Sci Total Environ. 2020 Apr 1:711:134566. doi: 10.1016/j.scitotenv.2019.134566. Epub 2019 Nov 20.

Abstract

Soil-environmental correlation has been extensively studied as a cost-effective method for regional-scale soil attribute modeling. However, the limitations of commonly used statistical methods in soil-factorial modeling entail multicollinearity in bigdata soil-factorial prediction data and mixed type of soil-environmental variables (categorical and continuous). Both of these shortcomings were addressed resulting in a new soil-factorial modeling approach. The objective of this study was to develop a novel statistical technique for factorial modeling of topsoil soil total (TC), organic (SOC), recalcitrant (RC), moderately-available (MC), and hot-water extractable carbon (HC) in Florida. This article introduced a two-step regression technique (2Step-R) combining linear regressions (i.e., Ridge Regression-RR and Bayesian Linear Regression) and latent variable models (i.e., Partial Least Squares Regression-PLSR and Sparse Bayesian Infinite Factor-SBIF) for the integration of mixed type soil-environmental datasets.
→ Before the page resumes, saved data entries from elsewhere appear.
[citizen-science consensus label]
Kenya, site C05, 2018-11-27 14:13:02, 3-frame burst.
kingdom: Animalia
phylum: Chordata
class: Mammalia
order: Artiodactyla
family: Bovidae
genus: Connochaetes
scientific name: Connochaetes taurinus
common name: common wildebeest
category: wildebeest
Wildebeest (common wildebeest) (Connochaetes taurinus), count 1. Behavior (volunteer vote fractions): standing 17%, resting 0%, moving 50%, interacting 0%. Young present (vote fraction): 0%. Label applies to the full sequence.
Results of this research showed the new technique capabilities to derive acceptable models for TC, SOC, RC, and MC predictions (R2 > 0.65; residual prediction deviation, RPD > 1.6), but fair for HC prediction (R2 ≤ 0.60; RPD ≤ 1.6). This novel method improved TC, SOC, and MC prediction accuracies compared with standard PLSR and RR methods. In conclusion, the new modeling approach that incorporates categorical along with continuous soil-environmental predictor variables in latent variable models has profound potential to improve soil attribute predictions in other regions.

Keywords: Latent variable modeling; Regression model; Soil carbon; Soil-environmental modeling.